Holzknecht mit Liebe

Josef Langmayer ist  einer der letzten lebenden Holzknechte.

Holzknecht mit Liebe

Über fünfzig Jahre arbeitete Josef Langmayer als Holzknecht. Ein harter, gefährlicher Beruf, den er doch Tag für Tag mit Begeisterung ausübte. Noch mehr begeistern kann ihn wohl nur eine Sache: Seine Frau.

Vertraut sitzen sie in ihrer Stube. Lachen sich an, ergänzen sich gegenseitig die Sätze, bekräftigen, was der andere eben erzählte. Agnes und Josef Langmayer gehören zusammen, das ist unübersehbar. Nicht erst seit gestern, auch nicht erst seit einem Jahr, auch wenn man das vor lauter Liebe, die die beiden füreinander ausstrahlen, meinen könnte.

Liebe fürs Leben

Seit 68 Jahren sind sie verheiratet, gerade volljährig waren sie, als sie sich kennen lernten. Heute gehört Josef Langmayer mit seinen neunzig Jahren zu einem der letzten lebenden Holzknechte. Sommers wie Winters zogen die Männer aus, um Bäume zu fällen und neue zu pflanzen. „Die Leute von heute würden das keinen Tag aushalten!“, sagt er in tiefstem Bayerischen Dialekt, während der langsam den Kopf schüttelt. „Hart war’s schon…“, gibt er zu.

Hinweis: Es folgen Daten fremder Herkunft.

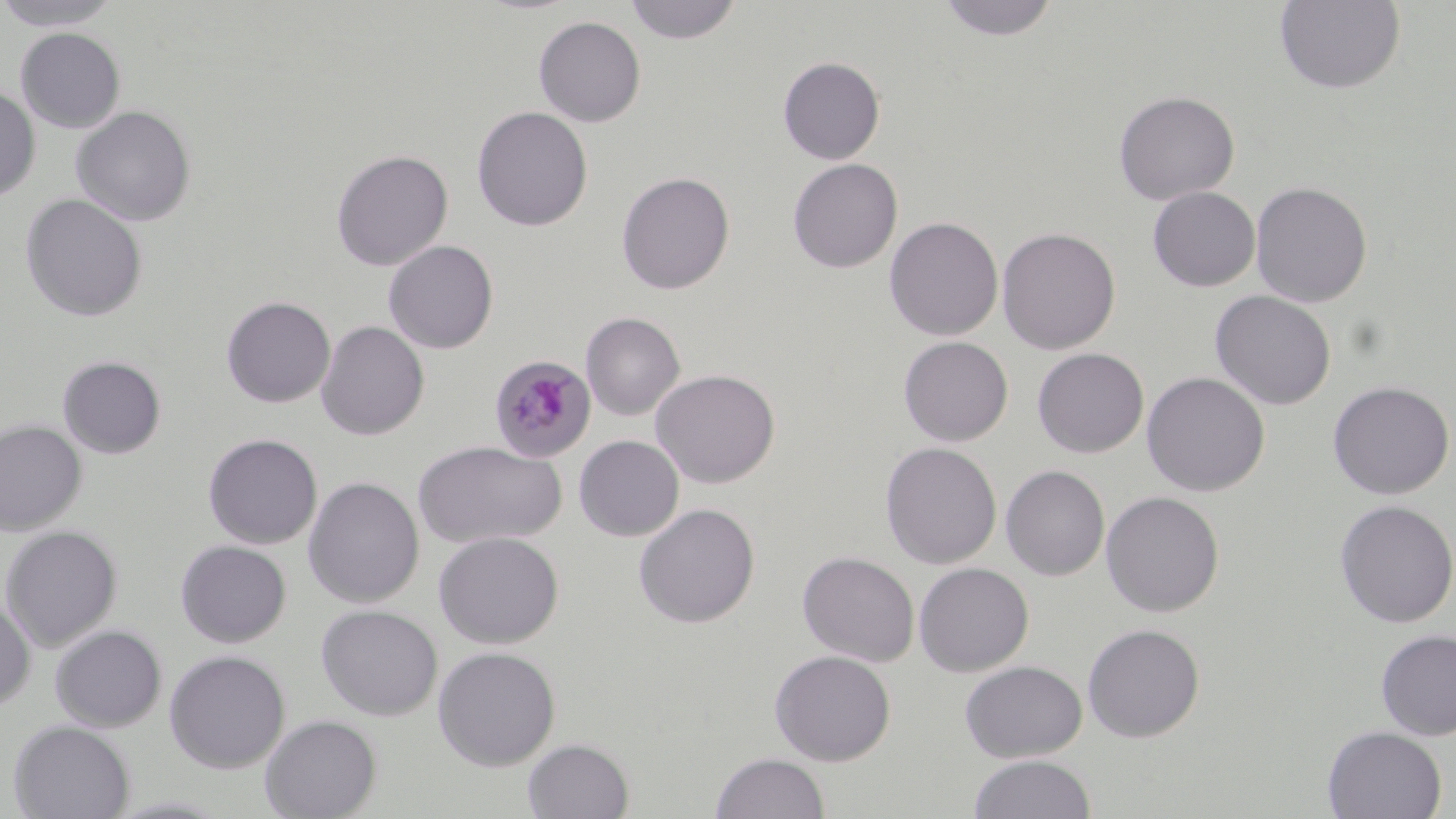

Approximate bounding boxes as [x1, y1, x2, y2] in pixels. Plasmodium malariae-infected red blood cell locations: [488, 354, 596, 462]. Uninfected red blood cell locations: [0, 0, 122, 31], [624, 0, 743, 44], [936, 0, 1060, 41], [1274, 0, 1406, 94], [533, 16, 646, 127], [15, 27, 126, 133], [777, 56, 885, 164], [0, 84, 40, 204], [1114, 91, 1240, 205], [71, 106, 196, 226], [472, 106, 593, 232], [332, 149, 453, 271], [787, 158, 903, 273], [616, 171, 735, 294], [1251, 181, 1372, 307], [1148, 187, 1261, 292], [20, 194, 148, 322], [884, 216, 1003, 340], [997, 226, 1121, 355], [384, 239, 498, 353], [1211, 290, 1336, 410], [221, 296, 336, 408], [581, 312, 685, 420], [316, 320, 429, 440], [898, 336, 1013, 446], [1032, 347, 1149, 458], [57, 355, 166, 459], [650, 369, 780, 488], [1141, 371, 1270, 497], [1327, 381, 1454, 500], [0, 419, 86, 536], [203, 433, 323, 549], [574, 435, 684, 541], [412, 440, 567, 548], [880, 442, 1002, 569], [1000, 465, 1109, 580], [303, 476, 424, 608], [1101, 491, 1224, 617], [1334, 499, 1456, 628], [634, 503, 760, 628], [0, 525, 122, 651], [433, 531, 563, 649], [175, 540, 291, 648], [797, 551, 919, 667], [913, 562, 1034, 677], [0, 595, 35, 713], [316, 604, 442, 721], [1082, 623, 1205, 742], [49, 624, 167, 732], [1375, 629, 1456, 741], [432, 646, 560, 772], [164, 650, 290, 774], [770, 650, 896, 766], [960, 660, 1087, 762], [260, 714, 381, 819], [8, 721, 135, 819], [1322, 725, 1447, 818], [523, 738, 635, 819], [711, 752, 829, 818], [967, 754, 1096, 818]. Slide-level diagnosis: Plasmodium malariae. May-Grünwald-Giemsa stain. Image is 1456×819 pixels. One field of a larger specimen. Optical microscopy. Thin blood film. 1000x magnification.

Ehrepaar Langmayer verliebt verheiratet jung
Von harter Arbeit geprägt

Josef Langmayer half schon im Jugendalter bei Holzarbeiten und arbeitete bis zur Rente in keinem anderen Beruf. Er strahlt, wenn er das sagt, auch wenn die Arbeit nicht nur gefährlich, sondern auch unendlich anstrengend war. Montags legten sie mitsamt ihren Stahl-Werkzeugen und Vorräten für eine Woche den stundenlangen Zustieg zur Arbeiterhütte zurück, von dort ging es jeden Morgen nochmals ebenso lang an den jeweiligen „Arbeitsplatz“. An den Handinnenflächen hatte Langmeyer sein ganzes Leben regelrechte Höcker aus Hornaut, die durchnässten Klamotten trugen sie einfach so lange, bis sie wieder trocken war. Alkohol gab es kaum, so etwas konnte man sich nicht leisten.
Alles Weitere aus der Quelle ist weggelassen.